In today’s economy, everyone is looking for ways to save on energy costs. Unfortunately, most people make two mistakes when focusing on saving energy.

The first mistake is not going after the low hanging fruit. No/low cost ways of saving energy include temperature setbacks on thermostats when buildings are not being occupied, keeping equipment properly maintained, eliminating building infiltration, reducing the use of lighting and appliances to only when needed, making sure plumbing systems do not leak, keeping fuel burning appliances properly tuned….on and on. When implemented, the energy savings can be single digit percentages of the overall utility costs.

The second mistake is having unrealistic expectations about making larger reductions in energy use. The best place to start is to account for the total energy costs (gas, water, electric, sewer, other) on a monthly and yearly basis. Then these costs should be analyzed to see which ones vary with weather, with occupancy/use, etc. After the low hanging fruit is addressed, additional savings means investing money. Having a payback period in mind and commitment by management helps too. An audit can then be performed identifying any areas for improvement, potential savings, and investments required.

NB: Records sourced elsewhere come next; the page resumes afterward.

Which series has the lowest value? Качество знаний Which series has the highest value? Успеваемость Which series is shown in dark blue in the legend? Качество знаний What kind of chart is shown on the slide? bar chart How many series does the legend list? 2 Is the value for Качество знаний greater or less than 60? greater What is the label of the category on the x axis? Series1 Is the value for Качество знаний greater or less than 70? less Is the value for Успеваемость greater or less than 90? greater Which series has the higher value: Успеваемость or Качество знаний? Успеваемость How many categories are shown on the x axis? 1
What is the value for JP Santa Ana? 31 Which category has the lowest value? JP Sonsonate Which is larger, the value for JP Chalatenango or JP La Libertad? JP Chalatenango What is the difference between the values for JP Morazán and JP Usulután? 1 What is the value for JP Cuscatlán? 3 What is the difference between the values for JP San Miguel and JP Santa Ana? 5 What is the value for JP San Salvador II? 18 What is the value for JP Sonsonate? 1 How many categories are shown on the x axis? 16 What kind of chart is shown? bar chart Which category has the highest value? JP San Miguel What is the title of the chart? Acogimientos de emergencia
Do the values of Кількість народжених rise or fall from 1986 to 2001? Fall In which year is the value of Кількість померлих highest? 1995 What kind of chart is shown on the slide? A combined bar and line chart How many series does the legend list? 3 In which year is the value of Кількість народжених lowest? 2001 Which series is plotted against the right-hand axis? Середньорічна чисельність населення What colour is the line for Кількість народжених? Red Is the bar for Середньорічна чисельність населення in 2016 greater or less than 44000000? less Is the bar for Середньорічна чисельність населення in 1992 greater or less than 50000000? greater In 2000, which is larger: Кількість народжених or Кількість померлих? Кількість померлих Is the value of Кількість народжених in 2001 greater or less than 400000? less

For example, if your yearly energy bills are $10,000 and you’d like to reduce that by 10% or $1,000. How much money are you willing to spend to get those savings? Let’s say its $3,000. So, you are expecting that your investment will payback in 3 years ($3000 divided by $1000). When the audit is performed, you need to focus on proven technologies that can provide you $1,000 savings with a $3,000 investment. No need to look at spending more money or investing in alternatives with longer paybacks since they would be outside your expectations. It would make sense to start with the utility that makes up for most of the $ 10,000 or the one that is known to be least efficient. Let’s say it’s electric at $ 5,000. So, now you need to make a $1,000 impact on $ 5,000 or a change in efficiency of 20% ($1000 divided by $5000). Now you can ask yourself, what technologies are available at $ 3,000 to save your electric by 20%.

You can scale this example up or down but the process is the same. Go for the low hanging fruit. Then start with the big picture of what you can spend to obtain greater savings. It will save you time, money, and effort in the end.